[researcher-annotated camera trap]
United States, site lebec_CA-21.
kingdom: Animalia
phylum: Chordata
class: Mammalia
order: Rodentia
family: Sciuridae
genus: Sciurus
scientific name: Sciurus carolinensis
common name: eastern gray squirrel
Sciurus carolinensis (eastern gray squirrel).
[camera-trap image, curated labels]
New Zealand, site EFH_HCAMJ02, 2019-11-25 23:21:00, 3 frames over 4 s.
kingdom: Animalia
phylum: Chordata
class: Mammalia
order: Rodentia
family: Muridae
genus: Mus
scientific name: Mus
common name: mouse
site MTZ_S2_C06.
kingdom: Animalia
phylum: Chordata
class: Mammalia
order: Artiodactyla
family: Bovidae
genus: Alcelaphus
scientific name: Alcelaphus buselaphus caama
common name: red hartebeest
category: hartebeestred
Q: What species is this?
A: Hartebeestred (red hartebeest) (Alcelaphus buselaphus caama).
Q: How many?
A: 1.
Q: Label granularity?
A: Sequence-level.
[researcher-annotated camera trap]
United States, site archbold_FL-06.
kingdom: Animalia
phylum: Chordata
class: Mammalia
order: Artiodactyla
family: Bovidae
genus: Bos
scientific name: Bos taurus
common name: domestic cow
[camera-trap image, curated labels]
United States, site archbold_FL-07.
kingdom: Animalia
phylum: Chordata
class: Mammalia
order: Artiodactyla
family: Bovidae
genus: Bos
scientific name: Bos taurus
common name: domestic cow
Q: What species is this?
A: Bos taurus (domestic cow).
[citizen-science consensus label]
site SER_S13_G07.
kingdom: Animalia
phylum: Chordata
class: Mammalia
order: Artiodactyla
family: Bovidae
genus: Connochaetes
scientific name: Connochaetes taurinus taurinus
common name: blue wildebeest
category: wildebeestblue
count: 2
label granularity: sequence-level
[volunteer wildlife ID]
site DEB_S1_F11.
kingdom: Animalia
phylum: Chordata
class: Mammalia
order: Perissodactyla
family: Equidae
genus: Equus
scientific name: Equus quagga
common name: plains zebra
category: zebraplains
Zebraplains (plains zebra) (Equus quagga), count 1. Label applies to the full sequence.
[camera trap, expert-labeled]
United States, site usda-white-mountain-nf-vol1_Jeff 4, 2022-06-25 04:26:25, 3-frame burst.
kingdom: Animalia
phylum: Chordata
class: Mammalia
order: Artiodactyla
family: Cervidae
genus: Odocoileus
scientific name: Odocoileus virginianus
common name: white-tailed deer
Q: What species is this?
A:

§ **HOW TO COMPLETE THIS TASK**
The whole listing is to be transcribed exactly.

§ **RESULT FOR THIS EXERCISE**
[researcher-annotated camera trap]
United States, site lebec_CA-21.
kingdom: Animalia
phylum: Chordata
class: Mammalia
order: Rodentia
family: Sciuridae
genus: Sciurus
scientific name: Sciurus carolinensis
common name: eastern gray squirrel
Sciurus carolinensis (eastern gray squirrel).
[camera-trap image, curated labels]
New Zealand, site EFH_HCAMJ02, 2019-11-25 23:21:00, 3 frames over 4 s.
kingdom: Animalia
phylum: Chordata
class: Mammalia
order: Rodentia
family: Muridae
genus: Mus
scientific name: Mus
common name: mouse
site MTZ_S2_C06.
kingdom: Animalia
phylum: Chordata
class: Mammalia
order: Artiodactyla
family: Bovidae
genus: Alcelaphus
scientific name: Alcelaphus buselaphus caama
common name: red hartebeest
category: hartebeestred
Q: What species is this?
A: Hartebeestred (red hartebeest) (Alcelaphus buselaphus caama).
Q: How many?
A: 1.
Q: Label granularity?
A: Sequence-level.
[researcher-annotated camera trap]
United States, site archbold_FL-06.
kingdom: Animalia
phylum: Chordata
class: Mammalia
order: Artiodactyla
family: Bovidae
genus: Bos
scientific name: Bos taurus
common name: domestic cow
[camera-trap image, curated labels]
United States, site archbold_FL-07.
kingdom: Animalia
phylum: Chordata
class: Mammalia
order: Artiodactyla
family: Bovidae
genus: Bos
scientific name: Bos taurus
common name: domestic cow
Q: What species is this?
A: Bos taurus (domestic cow).
[citizen-science consensus label]
site SER_S13_G07.
kingdom: Animalia
phylum: Chordata
class: Mammalia
order: Artiodactyla
family: Bovidae
genus: Connochaetes
scientific name: Connochaetes taurinus taurinus
common name: blue wildebeest
category: wildebeestblue
count: 2
label granularity: sequence-level
[volunteer wildlife ID]
site DEB_S1_F11.
kingdom: Animalia
phylum: Chordata
class: Mammalia
order: Perissodactyla
family: Equidae
genus: Equus
scientific name: Equus quagga
common name: plains zebra
category: zebraplains
Zebraplains (plains zebra) (Equus quagga), count 1. Label applies to the full sequence.
[camera trap, expert-labeled]
United States, site usda-white-mountain-nf-vol1_Jeff 4, 2022-06-25 04:26:25, 3-frame burst.
kingdom: Animalia
phylum: Chordata
class: Mammalia
order: Artiodactyla
family: Cervidae
genus: Odocoileus
scientific name: Odocoileus virginianus
common name: white-tailed deer
Q: What species is this?
A:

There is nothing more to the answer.